The reported cases are almost unanimously in accord with this conclusion. Parker v. Foote, 19 Wend. (N. Y.) 309; Hayden v. Dutcher, 31 N. J. Eq. 217; Cherry v. Stein, 11 Md. 1; Rogers v. Sawin, 10 Gray 376, 76 Mass. 376; Haverstick v. Sipe, 33 Pa. 368; see, also, Hulley v. Security Trust, etc., Co., 5 Del. Ch. 578.
In Haverstick v. Sipe, supra, the court said:
“It has never been considered, in this state, that a contract for the privilege of light and air over another man’s ground could be implied from the fact that such a privilege has been long enjoyed; or that, on a sale of a house and lot, such a contract could be implied from the character of the improvements on the lot sold, and the adjoining lots.”
In fact, prior to the Prescription Act of 2 and 3 William IV, Chapter 71, it seems that, by custom, the general English rule did not apply to ancient houses, or to houses erected on ancient foundations, in either of the populous cities of Lon*95don or York. Truscott v. Masters & Wardens of the Mer. Tailor Co., 11 Exch. 854, 156 Eng. Repr. 1079; Hughes v. Kerne, Yelverton, 216, 80 Eng. Repr. 141; Wynstanley v. Lee, 36 Eng. Rep. 643; see, also, Rogers v. Sawin, 10 Gray 376, 76 Mass. 376. The very language of the English Prescription Act would seem to recognize the fact that, prior to-its enactment, the application of the old general rule might be prevented by a contrary custom or usage. The reason for this exception in England is akin to the reason why the old general rule, formerly applied there,' is not suitable to the conditions of a new growing and populous country, which contains many large cities and towns, where buildings are often necessarily erected on small lots.

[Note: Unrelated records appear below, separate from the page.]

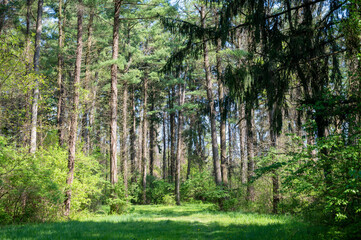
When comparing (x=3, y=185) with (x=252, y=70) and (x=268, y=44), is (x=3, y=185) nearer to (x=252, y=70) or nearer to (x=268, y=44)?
(x=252, y=70)

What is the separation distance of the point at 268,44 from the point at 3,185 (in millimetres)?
8810

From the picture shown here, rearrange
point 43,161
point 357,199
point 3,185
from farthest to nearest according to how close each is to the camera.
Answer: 1. point 43,161
2. point 3,185
3. point 357,199

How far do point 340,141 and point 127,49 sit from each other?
62.9 ft

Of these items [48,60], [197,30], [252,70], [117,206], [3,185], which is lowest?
[117,206]

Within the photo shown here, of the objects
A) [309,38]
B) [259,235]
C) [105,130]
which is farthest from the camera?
[105,130]

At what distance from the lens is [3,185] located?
8.41m

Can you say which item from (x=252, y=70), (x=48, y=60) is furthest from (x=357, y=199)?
(x=48, y=60)

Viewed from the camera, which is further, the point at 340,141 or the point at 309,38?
the point at 309,38

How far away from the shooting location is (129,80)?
21.5 metres

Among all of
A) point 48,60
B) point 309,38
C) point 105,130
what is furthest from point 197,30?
point 105,130

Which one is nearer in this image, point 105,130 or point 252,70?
point 252,70

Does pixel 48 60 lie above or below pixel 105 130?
above

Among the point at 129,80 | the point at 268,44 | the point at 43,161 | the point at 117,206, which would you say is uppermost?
the point at 129,80

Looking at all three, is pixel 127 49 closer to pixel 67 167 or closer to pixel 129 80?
pixel 129 80
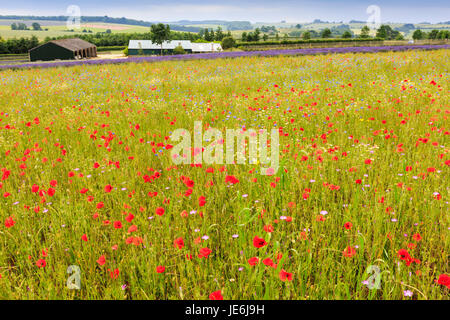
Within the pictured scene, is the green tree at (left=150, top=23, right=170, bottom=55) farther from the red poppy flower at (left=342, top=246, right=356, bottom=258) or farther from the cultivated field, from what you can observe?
the red poppy flower at (left=342, top=246, right=356, bottom=258)

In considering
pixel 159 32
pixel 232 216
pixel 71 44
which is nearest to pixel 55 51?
pixel 71 44

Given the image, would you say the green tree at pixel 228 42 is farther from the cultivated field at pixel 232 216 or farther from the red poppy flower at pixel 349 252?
the red poppy flower at pixel 349 252

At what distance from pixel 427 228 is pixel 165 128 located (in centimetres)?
441

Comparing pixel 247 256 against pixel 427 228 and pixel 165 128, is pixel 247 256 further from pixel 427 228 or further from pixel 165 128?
pixel 165 128

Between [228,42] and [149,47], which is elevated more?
[228,42]

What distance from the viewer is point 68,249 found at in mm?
2236

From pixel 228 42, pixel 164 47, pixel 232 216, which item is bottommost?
pixel 232 216

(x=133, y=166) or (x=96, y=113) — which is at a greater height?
(x=96, y=113)

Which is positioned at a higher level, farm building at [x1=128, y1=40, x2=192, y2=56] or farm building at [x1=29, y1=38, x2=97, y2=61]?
farm building at [x1=128, y1=40, x2=192, y2=56]

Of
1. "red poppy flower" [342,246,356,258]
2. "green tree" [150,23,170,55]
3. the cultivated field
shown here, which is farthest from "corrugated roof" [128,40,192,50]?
"red poppy flower" [342,246,356,258]

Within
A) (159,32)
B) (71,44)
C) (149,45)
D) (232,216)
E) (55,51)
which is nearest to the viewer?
(232,216)

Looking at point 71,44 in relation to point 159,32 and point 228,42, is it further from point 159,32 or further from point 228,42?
point 228,42

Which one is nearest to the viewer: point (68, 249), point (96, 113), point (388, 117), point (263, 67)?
point (68, 249)
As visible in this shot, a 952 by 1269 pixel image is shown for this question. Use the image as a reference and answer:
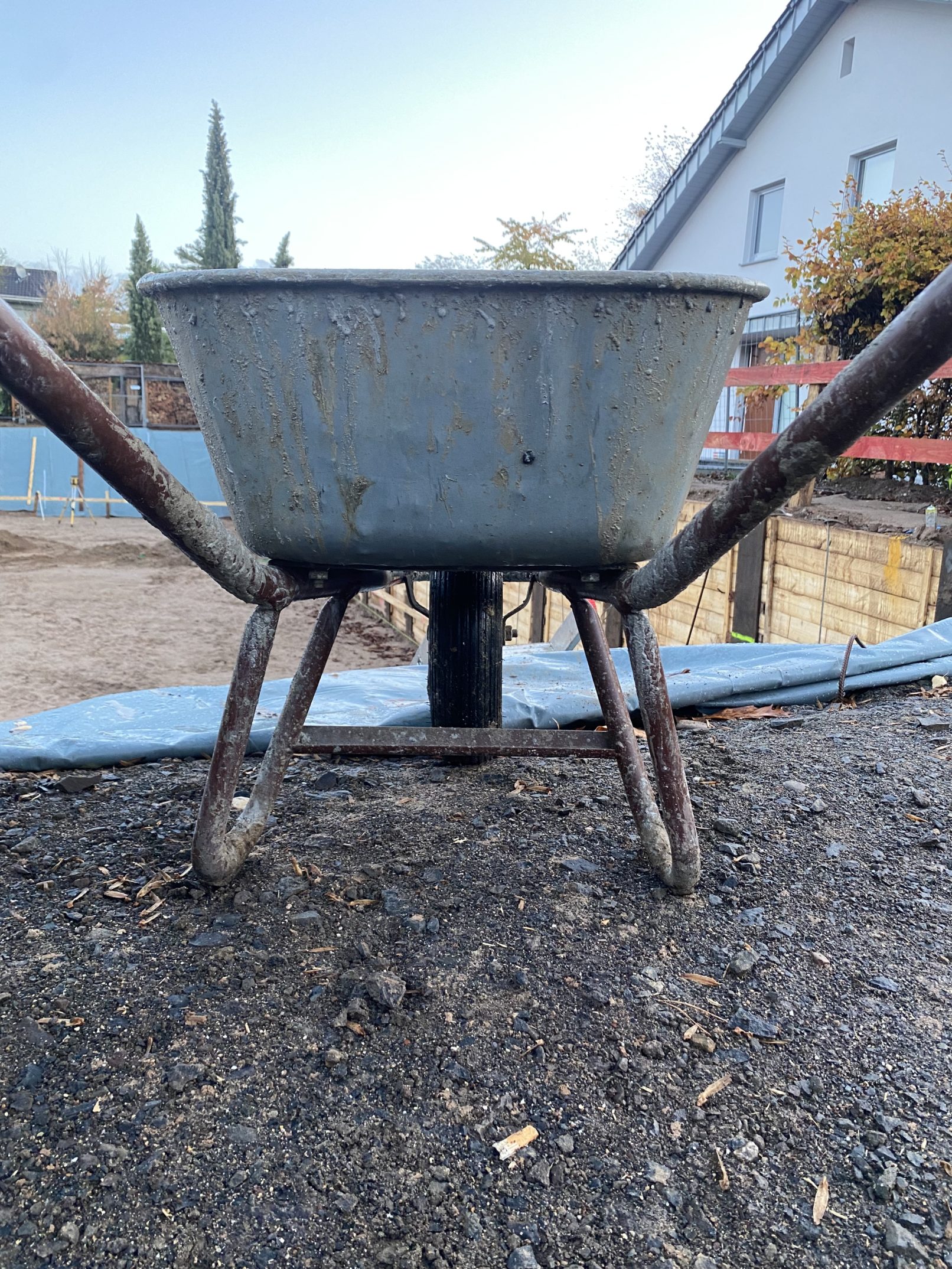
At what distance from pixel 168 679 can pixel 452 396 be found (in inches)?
A: 278

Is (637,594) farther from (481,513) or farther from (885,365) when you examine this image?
(885,365)

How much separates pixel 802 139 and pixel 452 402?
37.2 ft

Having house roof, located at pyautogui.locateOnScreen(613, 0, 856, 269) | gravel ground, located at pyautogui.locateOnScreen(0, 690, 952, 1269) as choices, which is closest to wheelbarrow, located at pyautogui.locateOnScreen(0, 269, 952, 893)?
gravel ground, located at pyautogui.locateOnScreen(0, 690, 952, 1269)

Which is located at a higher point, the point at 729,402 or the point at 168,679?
the point at 729,402

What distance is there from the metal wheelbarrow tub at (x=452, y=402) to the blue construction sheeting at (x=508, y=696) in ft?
3.97

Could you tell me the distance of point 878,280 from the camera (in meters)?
5.92

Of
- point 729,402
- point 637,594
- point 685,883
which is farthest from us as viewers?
point 729,402

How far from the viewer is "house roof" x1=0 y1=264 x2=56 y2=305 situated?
31.8 metres

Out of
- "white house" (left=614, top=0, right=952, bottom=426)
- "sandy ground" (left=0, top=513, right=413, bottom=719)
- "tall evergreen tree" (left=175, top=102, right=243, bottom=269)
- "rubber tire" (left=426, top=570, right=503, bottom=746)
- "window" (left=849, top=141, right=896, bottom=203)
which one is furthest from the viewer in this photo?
→ "tall evergreen tree" (left=175, top=102, right=243, bottom=269)

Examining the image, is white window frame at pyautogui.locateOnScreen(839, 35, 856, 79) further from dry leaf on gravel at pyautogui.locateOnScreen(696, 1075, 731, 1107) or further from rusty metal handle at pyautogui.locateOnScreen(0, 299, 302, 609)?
dry leaf on gravel at pyautogui.locateOnScreen(696, 1075, 731, 1107)

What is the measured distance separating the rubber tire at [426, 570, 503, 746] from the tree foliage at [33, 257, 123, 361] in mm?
24985

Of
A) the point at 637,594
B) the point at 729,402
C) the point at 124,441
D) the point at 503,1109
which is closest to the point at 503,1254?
the point at 503,1109

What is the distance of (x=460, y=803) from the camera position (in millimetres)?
2053

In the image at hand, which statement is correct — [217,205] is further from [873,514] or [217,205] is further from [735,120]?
[873,514]
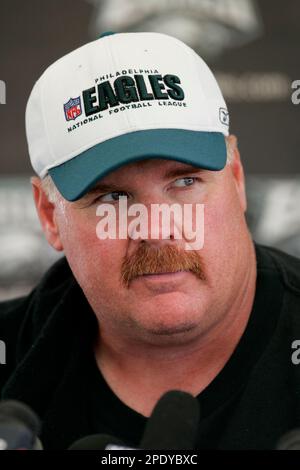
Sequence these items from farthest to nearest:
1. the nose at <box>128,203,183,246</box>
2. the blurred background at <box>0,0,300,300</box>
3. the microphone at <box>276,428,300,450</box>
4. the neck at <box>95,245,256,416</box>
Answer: the blurred background at <box>0,0,300,300</box> → the neck at <box>95,245,256,416</box> → the nose at <box>128,203,183,246</box> → the microphone at <box>276,428,300,450</box>

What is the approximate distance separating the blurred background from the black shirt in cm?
63

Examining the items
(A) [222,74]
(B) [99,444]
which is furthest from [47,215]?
(A) [222,74]

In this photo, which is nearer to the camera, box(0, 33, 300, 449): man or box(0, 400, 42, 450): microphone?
box(0, 400, 42, 450): microphone

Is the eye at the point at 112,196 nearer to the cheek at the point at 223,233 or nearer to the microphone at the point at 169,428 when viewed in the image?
the cheek at the point at 223,233

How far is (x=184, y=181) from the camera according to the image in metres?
0.76

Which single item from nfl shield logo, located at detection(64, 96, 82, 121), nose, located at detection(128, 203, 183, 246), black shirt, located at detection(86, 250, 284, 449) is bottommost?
black shirt, located at detection(86, 250, 284, 449)

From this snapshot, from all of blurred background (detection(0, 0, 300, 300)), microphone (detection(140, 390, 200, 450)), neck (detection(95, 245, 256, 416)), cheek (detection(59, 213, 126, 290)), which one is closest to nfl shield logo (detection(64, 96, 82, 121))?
cheek (detection(59, 213, 126, 290))

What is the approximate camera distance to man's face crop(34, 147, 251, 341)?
28.7 inches

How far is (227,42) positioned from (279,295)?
79cm

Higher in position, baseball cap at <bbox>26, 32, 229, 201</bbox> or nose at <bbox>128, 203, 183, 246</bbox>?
baseball cap at <bbox>26, 32, 229, 201</bbox>

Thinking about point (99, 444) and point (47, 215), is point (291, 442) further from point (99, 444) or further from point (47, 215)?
point (47, 215)

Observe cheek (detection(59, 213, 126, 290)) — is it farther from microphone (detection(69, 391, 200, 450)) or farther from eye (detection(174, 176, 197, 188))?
microphone (detection(69, 391, 200, 450))

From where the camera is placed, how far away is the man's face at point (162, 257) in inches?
28.7

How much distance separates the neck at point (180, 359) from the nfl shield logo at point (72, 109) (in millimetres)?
245
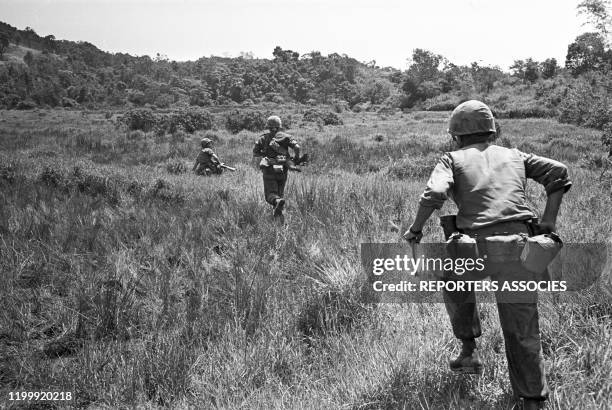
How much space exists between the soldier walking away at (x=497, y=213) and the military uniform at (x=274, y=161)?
182 inches

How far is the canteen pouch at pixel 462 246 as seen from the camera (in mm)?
2247

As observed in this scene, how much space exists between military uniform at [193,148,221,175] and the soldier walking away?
33.2 ft

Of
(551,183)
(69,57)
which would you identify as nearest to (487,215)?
(551,183)

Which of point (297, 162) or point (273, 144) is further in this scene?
point (273, 144)

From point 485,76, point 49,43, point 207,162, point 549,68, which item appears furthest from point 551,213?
A: point 49,43

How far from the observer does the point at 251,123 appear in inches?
1083

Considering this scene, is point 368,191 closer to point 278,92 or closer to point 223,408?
point 223,408

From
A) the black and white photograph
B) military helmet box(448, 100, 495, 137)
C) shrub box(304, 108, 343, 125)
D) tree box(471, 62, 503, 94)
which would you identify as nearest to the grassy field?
the black and white photograph

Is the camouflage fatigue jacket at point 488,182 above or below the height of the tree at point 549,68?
below

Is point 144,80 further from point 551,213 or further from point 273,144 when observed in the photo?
point 551,213

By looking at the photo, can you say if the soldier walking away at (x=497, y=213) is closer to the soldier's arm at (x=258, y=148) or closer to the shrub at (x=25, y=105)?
the soldier's arm at (x=258, y=148)

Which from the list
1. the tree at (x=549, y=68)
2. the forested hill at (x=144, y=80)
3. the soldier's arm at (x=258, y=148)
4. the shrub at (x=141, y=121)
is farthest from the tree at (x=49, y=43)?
the soldier's arm at (x=258, y=148)

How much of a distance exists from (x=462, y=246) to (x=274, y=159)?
508 cm

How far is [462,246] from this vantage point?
226 cm
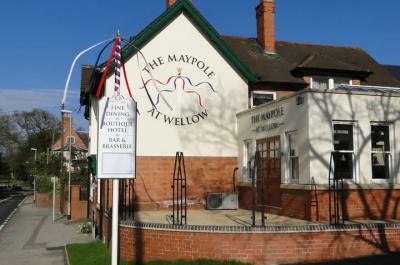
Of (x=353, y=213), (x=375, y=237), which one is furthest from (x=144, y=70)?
(x=375, y=237)

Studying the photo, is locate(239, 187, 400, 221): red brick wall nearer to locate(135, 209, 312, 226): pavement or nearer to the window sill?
the window sill

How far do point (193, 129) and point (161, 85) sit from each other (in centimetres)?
198

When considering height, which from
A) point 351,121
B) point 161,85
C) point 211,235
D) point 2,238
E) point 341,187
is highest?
point 161,85

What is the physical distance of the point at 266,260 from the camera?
1116 cm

The complainant’s case is wholly based on Clawson v. Primrose, (4 Del. Ch. 643, supra). The previous statement made by Chief Justice Gilpin, in Pierce v. Lemon (2 Houst. 519), was a mere dictum not necessary to the decision of the case before him. Carefully considered cases in this court should not be disregarded without good reason, but as I have reached the conclusion that Clawson v. Primrose was incorrectly decided and would not be followed by the Supreme Court I think it should be overruled by this court in order that the expense of an appeal can be saved.
The defendant’s general demurrer to the complainant’s bill is, therefore, sustained, and a decree will be entered accordingly.